When in doubt, treat it as a medical emergency. It’s always safer to call for help and learn it was a panic attack than to assume it’s anxiety and be wrong.
After the Attack Passes
Once the worst has subsided, the person will likely feel exhausted, embarrassed, or both. Keep your tone normal. Don’t make a big production of what just happened, but don’t pretend it didn’t happen either. Something like “That looked really rough. How are you feeling now?” strikes the right balance.
Offer water. Suggest sitting somewhere comfortable for a few minutes before they try to resume whatever they were doing. The body needs time to clear the stress hormones, and jumping back into activity too quickly can trigger a second wave of symptoms.

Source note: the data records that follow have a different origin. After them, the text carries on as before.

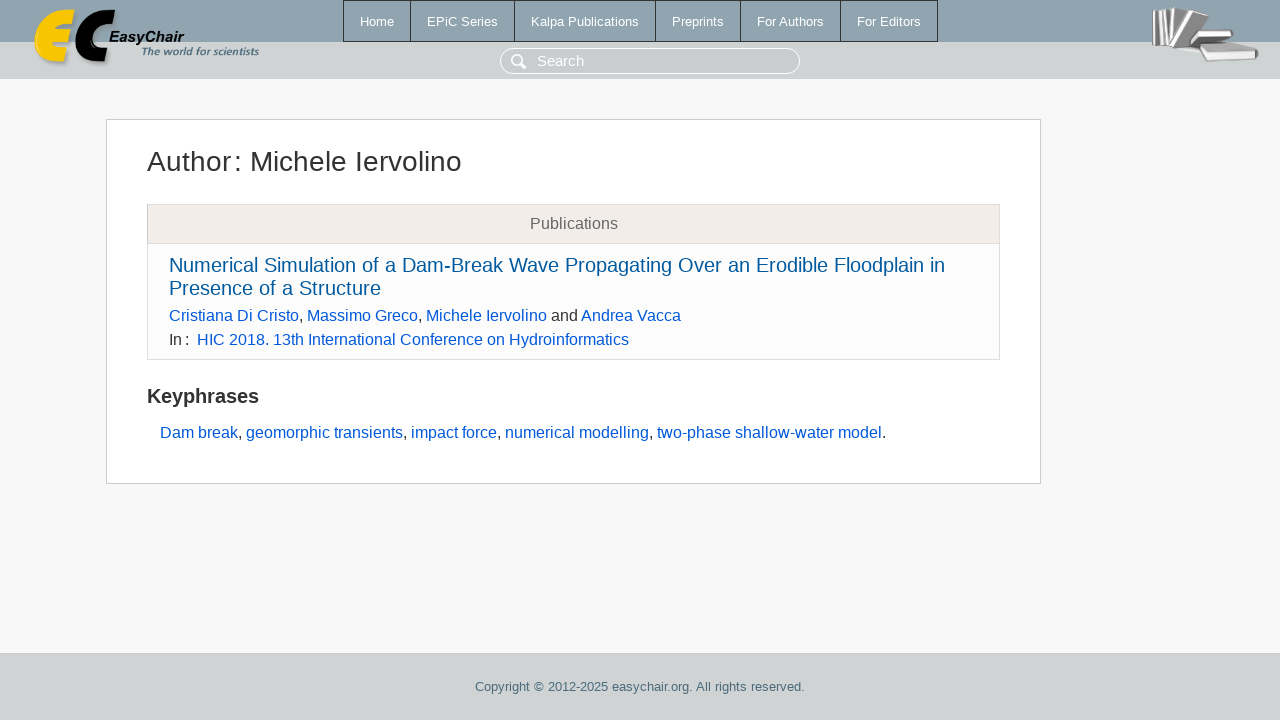

--- FILE ---
content_type: text/html; charset=UTF-8
request_url: https://1www.easychair.org/publications/author/18SB
body_size: 1192
content:
<!DOCTYPE html>
<html lang='en-US'><head><meta content='text/html; charset=UTF-8' http-equiv='Content-Type'/><title>Author: Michele Iervolino</title><link href='/images/favicon.ico' rel='icon' type='image/jpeg'/><link href='/css/cool.css?version=528' rel='StyleSheet' type='text/css'/><link href='/css/publications.css?version=528' rel='StyleSheet' type='text/css'/><script src='/js/easy.js?version=528'></script><script src='/publications/pubs.js?version=528'></script></head><body class="pubs"><table class="page"><tr style="height:1%"><td><div class="menu"><table class="menutable"><tr><td><a class="mainmenu" href="/publications/" id="t:HOME">Home</a></td><td><a class="mainmenu" href="/publications/EPiC" id="t:EPIC">EPiC Series</a></td><td><a class="mainmenu" href="/publications/Kalpa" id="t:KALPA">Kalpa Publications</a></td><td><a class="mainmenu" href="/publications/preprints" id="t:PREPRINTS">Preprints</a></td><td><a class="mainmenu" href="/publications/for_authors" id="t:FOR_AUTHORS">For Authors</a></td><td><a class="mainmenu" href="/publications/for_editors" id="t:FOR_EDITORS">For Editors</a></td></tr></table></div><div class="search_row"><form onsubmit="alert('Search is temporarily unavailable');return false;"><input id="search-input" name="query" placeholder="Search" type="text"/></form></div><div id="logo"><a href="/"><img class="logonew_alignment" src="/images/logoECpubs.png"/></a></div><div id="books"><img class="books_alignment" src="/images/books.png"/></div></td></tr><tr style="height:99%"><td class="ltgray"><div id="mainColumn"><table id="content_table"><tr><td style="vertical-align:top;width:99%"><div class="abstractBox"><h1>Author<span class="lr_margin">:</span>Michele Iervolino</h1><table class="epic_table top_margin"><thead><tr><th>Publications</th></tr></thead><tbody><tr><td><div class="title"><a href="/publications/paper/TqdJ">Numerical Simulation of a Dam-Break Wave Propagating Over an Erodible Floodplain in Presence of a Structure</a></div><div class="authors"><a href="/publications/author/W8Bj">Cristiana Di Cristo</a>, <a href="/publications/author/HhDf">Massimo Greco</a>, <a href="/publications/author/18SB">Michele Iervolino</a> and <a href="/publications/author/QPGq">Andrea Vacca</a></div><div class="volume">In<span class="lr_margin">:</span><a href="/publications/volume/HIC_2018">HIC 2018. 13th International Conference on Hydroinformatics</a></div></td></tr></tbody></table><h3>Keyphrases</h3><p><a href="/publications/keyword/mLqS">Dam break</a>, <a href="/publications/keyword/Ptp8">geomorphic transients</a>, <a href="/publications/keyword/qX39">impact force</a>, <a href="/publications/keyword/DkZN">numerical modelling</a>, <a href="/publications/keyword/qC91">two-phase shallow-water model</a>.</p></div></td></tr></table></div></td></tr><tr><td class="footer">Copyright © 2012-2025 easychair.org. All rights reserved.</td></tr></table></body></html>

If the person experiences attacks regularly, this is a good time (not during the attack) to gently mention that effective treatments exist. Therapy focused on changing thought patterns and gradual exposure to feared situations has strong evidence behind it, and many people see significant improvement within a few months. Your role isn’t to push, but knowing someone cares enough to bring it up can be the nudge that gets a person to seek help.